Adult cervicothoracic subpial fibrolipoma without dysraphism: An extremely rare case report

• Published in: International journal of surgery case reports Vol. 109; p. 108616
• Main Authors: Adhimarta, Willy, Islam, Andi Asadul, Kurniawan, Venansius Ratno, Otniel, James, Faruk, Muhammad
• Format: Report
• Language: English
• Published: 01.08.2023
• ISSN: 2210-2612; 2210-2612
• DOI: 10.1016/j.ijscr.2023.108616

INTRODUCTIONSpinal tumors constitute 15 % of all tumors in the central nervous system. Pain is often the initial symptom, which can be localized, nocturnal, or radiated to the arms and/or limbs. We report a rare case with a subpial lipoma in the cervicothoracic spine and review the current literature. CASE PRESENTATIONA 22-year-old female presented with the chief complaint of tetraparesis for three months before admission. Magnetic resonance imaging revealed an intradural tumor on the fifth cervical to fourth thoracic vertebrae.
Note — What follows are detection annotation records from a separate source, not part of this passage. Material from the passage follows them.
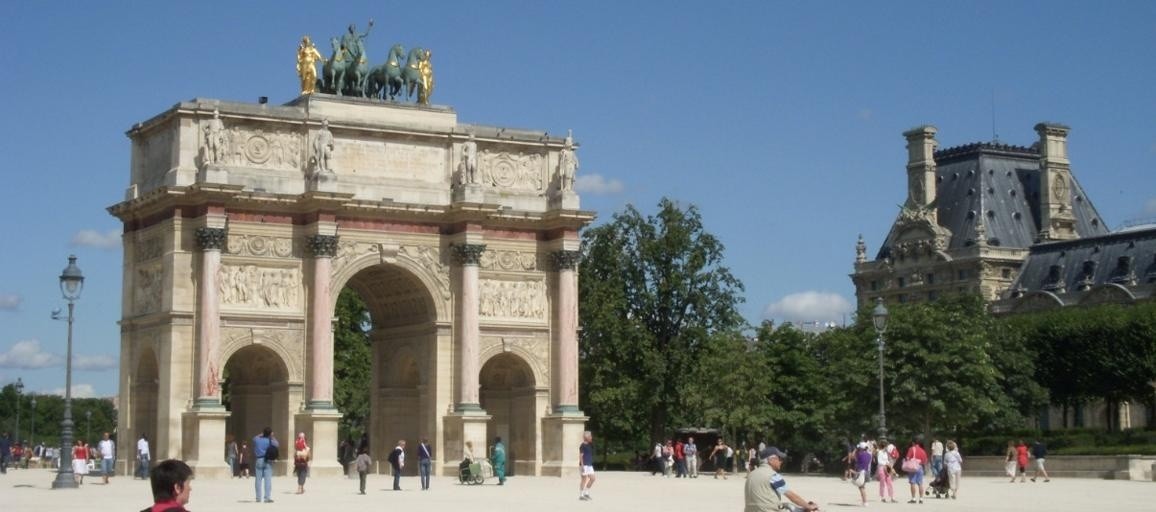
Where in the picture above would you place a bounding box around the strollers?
[925,465,950,499]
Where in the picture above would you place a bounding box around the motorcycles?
[781,500,823,511]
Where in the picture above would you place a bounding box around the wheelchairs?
[459,459,484,484]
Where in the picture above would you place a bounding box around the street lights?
[50,253,85,490]
[12,377,92,461]
[799,320,837,334]
[873,296,889,448]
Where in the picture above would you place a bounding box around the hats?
[759,446,785,458]
[857,442,867,450]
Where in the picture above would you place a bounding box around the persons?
[136,432,151,480]
[477,279,545,318]
[743,446,821,512]
[458,134,579,190]
[648,436,823,481]
[417,436,432,491]
[239,440,250,479]
[294,456,309,495]
[355,448,373,494]
[1030,438,1050,482]
[388,440,406,490]
[252,426,280,503]
[1016,439,1030,482]
[458,442,474,481]
[398,245,450,293]
[217,264,298,308]
[0,430,117,487]
[140,458,195,512]
[419,50,433,105]
[200,108,334,172]
[340,18,372,58]
[295,433,310,460]
[839,432,965,508]
[491,436,507,485]
[226,437,238,475]
[330,241,368,276]
[578,430,597,500]
[1003,440,1018,482]
[296,36,323,95]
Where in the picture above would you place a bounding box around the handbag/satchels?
[851,470,864,486]
[901,457,921,472]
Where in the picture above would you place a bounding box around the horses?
[348,40,368,98]
[322,37,348,96]
[389,47,425,101]
[368,44,406,100]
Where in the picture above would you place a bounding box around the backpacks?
[264,439,279,463]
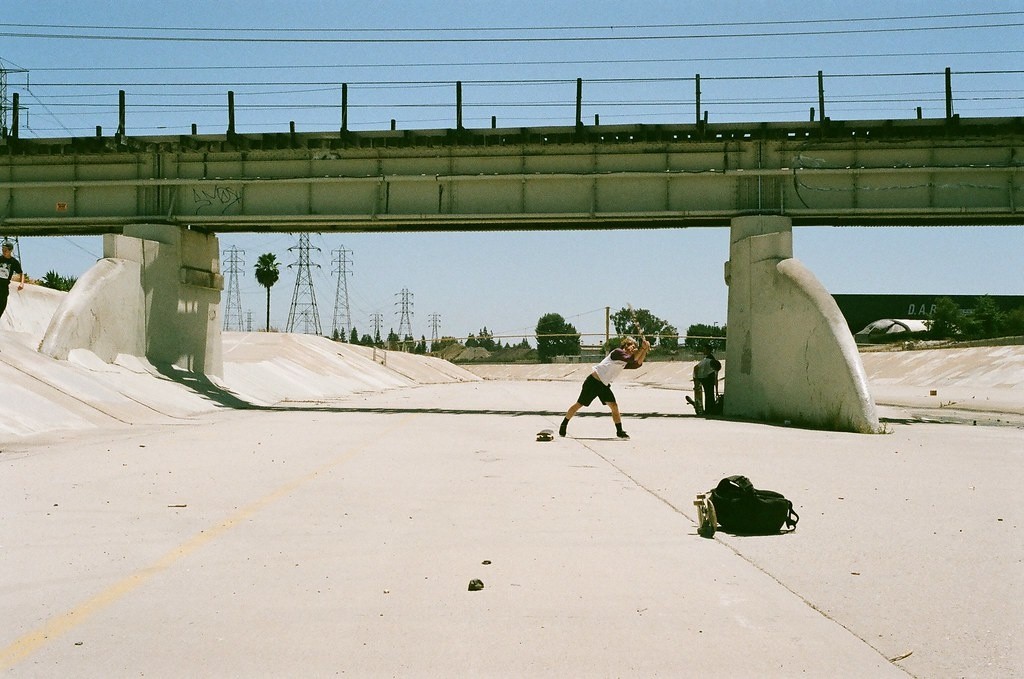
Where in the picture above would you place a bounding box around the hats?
[0,242,13,250]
She underwent a laminectomy to remove the tumor completely. Histopathological examination revealed a proliferation of mature fat cells amongst fibrous connective tissue. Surrounding nerve fibers and erythrocyte-filled blood vessels were also found, suggesting a subpial fibrolipoma. Postoperatively, there was an improvement in muscle strength six weeks after surgery. Motoric strength was grade 5 for the upper extremities and grade 4 for the lower extremities. DISCUSSIONIn this patient, cervicothoracic laminectomy and tumor removal were performed without instrumentation. Total tumor resection is the primary goal when removing a pathological lesion. However, this depends on the lesion's adhesion to the surrounding tissue. Therefore, partial tumor resection may be possible, given the neurological complications that can occur. CONCLUSIONBecause subpial lipomas are rare, their treatment is highly specialized. An assessment of the patient's physical condition and imaging assessments can provide information about potential treatment strategies and outcomes.